Selama ini Kemenko lebih memfokuskan diri pada tataran perumusan kebijakan serta penataan instrument pendukung. Â Seperti konsolidasi dan rekonsiliasi data perkebunan sawit di Indonesia yang akan teringrasi dalam Kebijakan Satu Peta berbentuk IGT tematik sawit.
Akibat masih belum level teknis, maka kementerian teknis pun tak bisa melakukan eksekusi langsung dari mandat Inpres, kecuali hanya baru pada batas panduan pelaksanaan.
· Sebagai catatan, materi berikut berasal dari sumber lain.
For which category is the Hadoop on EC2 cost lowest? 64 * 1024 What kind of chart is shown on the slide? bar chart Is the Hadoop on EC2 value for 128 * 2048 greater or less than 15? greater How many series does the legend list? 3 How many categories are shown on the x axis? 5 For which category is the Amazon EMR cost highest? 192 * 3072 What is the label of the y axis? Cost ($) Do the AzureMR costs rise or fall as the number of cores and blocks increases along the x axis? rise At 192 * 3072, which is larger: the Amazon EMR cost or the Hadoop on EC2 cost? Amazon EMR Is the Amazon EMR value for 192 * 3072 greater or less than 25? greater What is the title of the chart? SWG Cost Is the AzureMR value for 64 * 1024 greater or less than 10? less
Meski begitu,  gerak pembatasan pemberian izin perluasan juga sudah ada yang terlaksana. Seperti  putusan yang dikeluarkan oleh  Menteri Lingkungan Hidup dan Kehutanan, yang menunda penerbitan izin baru pelepasan atau tukar-menukar kawasan hutan untuk perkebunan sawit. KLHK menyebut telah menunda pelepasan kawasan hutan untuk perkebunan sawit 950.000 hektar.
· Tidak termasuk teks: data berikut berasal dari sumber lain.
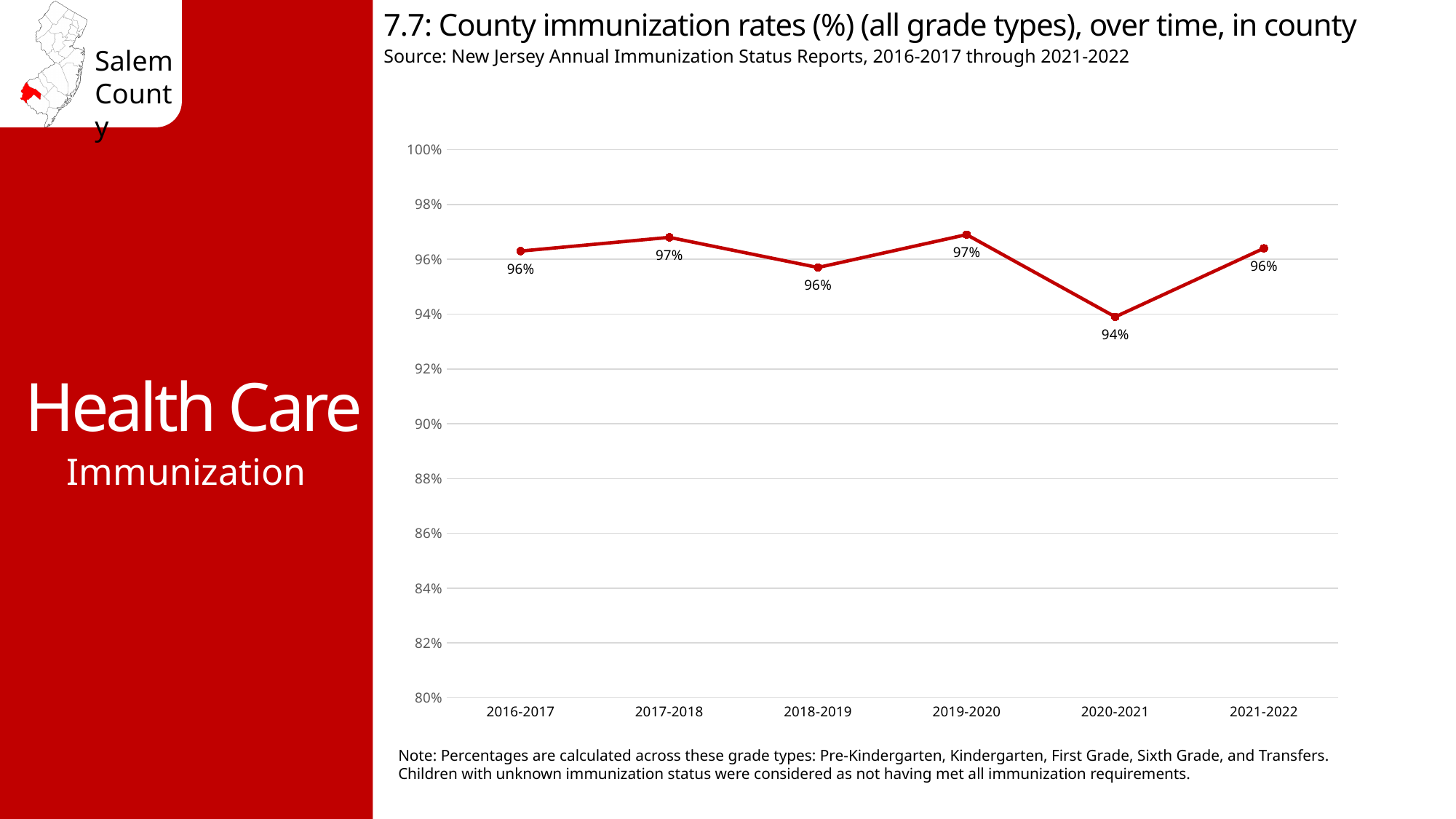
How many school years are plotted on the chart? 6 What is the title of the chart? 7.7: County immunization rates (%) (all grade types), over time, in county Is the value for 2020-2021 greater or less than 96%? less Which is larger, the immunization rate for 2017-2018 or for 2020-2021? 2017-2018 Which school year has the lowest immunization rate? 2020-2021 Does the immunization rate rise or fall from 2019-2020 to 2020-2021? Fall What kind of chart is shown on the slide? Line chart What is the county immunization rate for 2021-2022? 96% What is the county immunization rate for 2019-2020? 97% What is the county immunization rate for 2016-2017? 96% What is the county immunization rate for 2020-2021? 94% What is the difference between the immunization rate in 2019-2020 and in 2020-2021? 3 percentage points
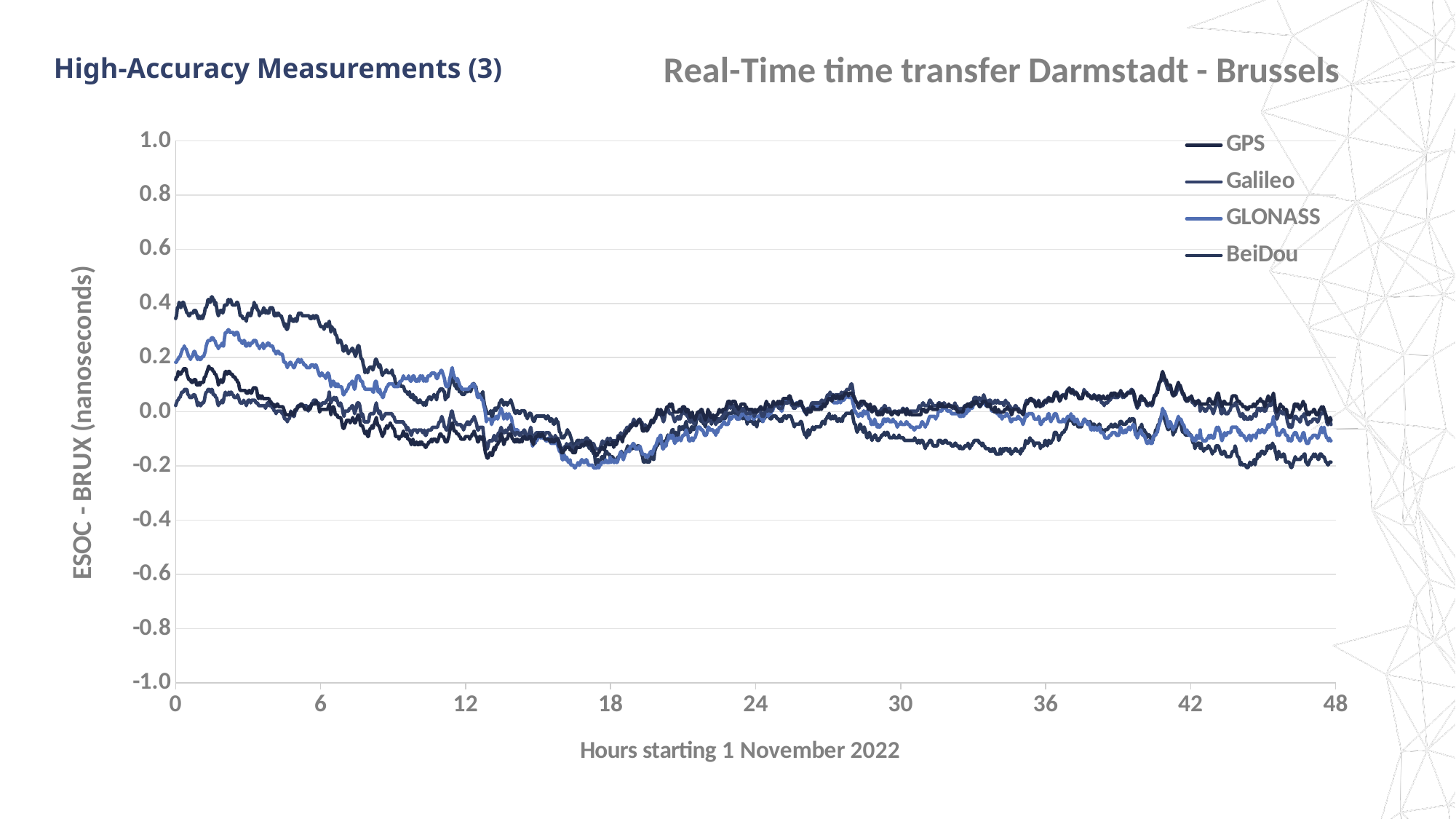
What is the highest value shown on the x axis? 48 What is the title of the chart? Real-Time time transfer Darmstadt - Brussels What is the label of the vertical axis? ESOC - BRUX (nanoseconds) Does the GLONASS line rise or fall between hour 0 and hour 18? fall Is the value for GLONASS at hour 0 greater or less than 0.0? greater How many tick labels are shown on the x axis? 9 What kind of chart is shown on the slide? line chart Is the value for GLONASS at hour 48 greater or less than 0.0? less Is the value for GLONASS at hour 3 greater or less than 0.2? greater How many series does the legend list? 4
KLHK sudah membentuk tim penyusunan langkah-langkah pelaksanaan inpres moratorium sawit terdiri dari para pakar. KLHK tengah menyusun rancangan Peraturan Presiden (Perpres) berisikan langkah-langkah penyelesaian perkebunan sawit berdasarkan masukan tipologi penyelesaian sawit di kawasan hutan usulan sejumlah yayasan lingkungan seperti Yayasan Kehati dan  WWF,
Ada juga hambatan lain dalam implementasi  moratorium ini antara lain karena kekurang lengkapan data serta sinkronisasi yang minim dan itu umunmya berhulu pada faktor kelembagaan. Ini berujung pada ego sektoral masing-masingnya yang bermula karena pengendali tertinggi yang dimiliki Kemenko Perekonomian hanya menempatkan  asisten deputi sebagai ketua tim teknis, hingga wewenang kurang kuat.
Adapun terkait capaian di tingkat daerah, mulai tampak di berbagai daerah meskipun belum begitu banyak. Papua Barat, misal, membuat komitmen Deklarasi Manokwari. Lewat deklarasi ini, mereka bertekad meningkatkan fungsi lindung hinggal 70% dalam alokasi pola ruang provinsi.
Untuk mengatasi ragam masalah yang masih ditimbulkan, maka sudah saatnya pemerintahan Presiden Joko Widodo memerintahkan kementerian dan lembaga terkait secepatnya membuat peta jalan satu pintu moratorium sawit.  Peta jalan itu menjadi perlu sebagai alat agar efektifitas  proses moratorium sawit  bisa dilakukan secara maksimal hingga tak terjadi tumpang tindih aturan birokrasi dan anggaran. Selain itu, peta jalan juga perlu untuk peningkatan produktivitas perkebunan sawit rakyat.
Dari ragam persoalan diatas, bisa diketahui bahwa Inpres moratorium tersebut sifatnya baru jadi pembuka untuk penataan industri sawit secara keseluruhan. Karena cakupan masalah dan penyelesaian yang diperlukan bersifat multi sektoral dan mensyaratkan keterrbukaan, sekaligus kesediaan para pihak untuk duduk bersama menyelesaikan kendala yang ada.
Sebab jika para pihak terkait masih berkukuh dengan kepentingan masing-masing, maka persoalan lain yang seharusnya bisa terselesaikan sejak dini, akan menjadi santapan dan kampanye pihak luar untuk kembali menempatkan Indonesia sebagai biang perusak alam dunia.
Sebuah tuduhan yang sebelumnya sudah sering terdengar, fakta yang sejatinya lebih besar dalam suara, namun kecil dalam fakta.
Tapi membiarkannya diredam secara diam-diam juga akan menimbulkan persoalan, karena kondisi tersebut ibarat api dalam sekam. Kata kuncinya kerja keras dan tak menganggap masalah selesai hanya dengan Inpres saja.